Dre yelled out: YOU'RE COMING BACK
I got behind a decent sized boulder where the water rushed around the swole hump of the boulder. The water came up to my waist, but I had control. I locked my left foot in place, my shoe braced and wedged between some smooth rocks.
'YOTE, TAKE MY POLE.'
'I CAN'T MOVE. I CAN'T REACH.' I maneuvered to him just a few feet more and extended my arm out with the tip of my pole in hand. Coyote reached out as far as he could, as his neck strained. I inched a tad closer and he squeezed the pole in his hand. As he grabbed the pole his other hand came out of the water with a shortened pole. He had been stranded in that high water without a pole to brace himself. He had been stuck. Dre looked back at the maneuver.
'YOU NEED A POLE. HERE, TAKE MINE.' With an act of love she was willing to sacrifice her safety for the safety of her partner. I, then, noticed that Coyote wasn't just stuck, rather he was protecting his partner. These seconds slowed down to me, time oozed to a slo-mo clip of an action scene in a movie that conjures up deep emotion. I could see each movement slowly, their love for each other passing unto each other within their own river of love.
'NO, DRE, KEEP THE POLE.' She turned back around. 'LEAN! LEAN! FOCUS DRE! FOCUS!'
Coyote looked at me, 'WHAT ABOUT YOU?'
'LOOK AT ME,' waving my arms showing my stability in where I stood in the middle of the creek. 'I'M GOOD, JUST GET TO ME,' as I handed him my other pole.

== Written request ==
Copy out everything in the creek-crossing passage from "Dre yelled out: YOU'RE" down to "some smooth rocks.", word for word.

== Data block ==
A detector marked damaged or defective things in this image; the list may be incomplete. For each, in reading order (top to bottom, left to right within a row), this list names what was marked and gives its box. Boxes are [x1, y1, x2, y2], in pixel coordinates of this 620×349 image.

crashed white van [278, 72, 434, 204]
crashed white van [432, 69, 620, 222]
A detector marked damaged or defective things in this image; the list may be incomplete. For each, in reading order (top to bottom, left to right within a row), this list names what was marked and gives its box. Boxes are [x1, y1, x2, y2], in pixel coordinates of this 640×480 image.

== Written answer ==
Dre yelled out: YOU'RE COMING BACK
I got behind a decent sized boulder where the water rushed around the swole hump of the boulder. The water came up to my waist, but I had control. I locked my left foot in place, my shoe braced and wedged between some smooth rocks.